For years, the prison gang wielded influence inside state prisons and out on the streets, relying on drug dealing to finance its enterprise and murder and other violent crimes to exert control and authority.
But after learning of the Marcantel plot, an FBI-led team of investigators and federal prosecutors opted to file federal racketeering charges to break up the gang and ensure its members were scattered out of state and serving lengthy federal sentences.
Baca, who was already serving time in state prison on a murder conviction, faces a sentence of life in prison, as do Sanchez and Herrera. When the case was indicted in late 2015, the government announced it could seek the death penalty, but that was taken off the table.
Building the racketeering case involved plea agreements with more than a dozen alleged accomplices who testified at trial, court records show. Several others not charged federally also agreed to testify.
Jurors were informed that the cooperators’ testimony provided for the possibility of a “lesser sentence.” The cooperators haven’t been sentenced yet.
Browning’s instructions to jurors also noted that 17 of those who testified “may be considered abusers of drugs” and jurors had to determine whether their testimony was affected by the use of drugs or the need for drugs.

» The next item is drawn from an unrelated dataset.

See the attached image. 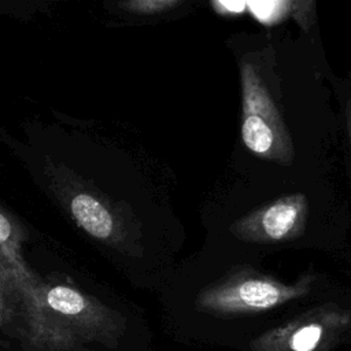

Undercover recordings of conversations between inmates, some working for the government, as well as wiretapped conversations, were also introduced into the evidence.
Molina, prosecutors argued, was targeted for death in 2014 because SNM leaders considered him a “snitch.”
In September 2016, the FBI case agent filed an affidavit in court contending the gang was fighting back by marking victims, witnesses, informers and even perceived informers for death.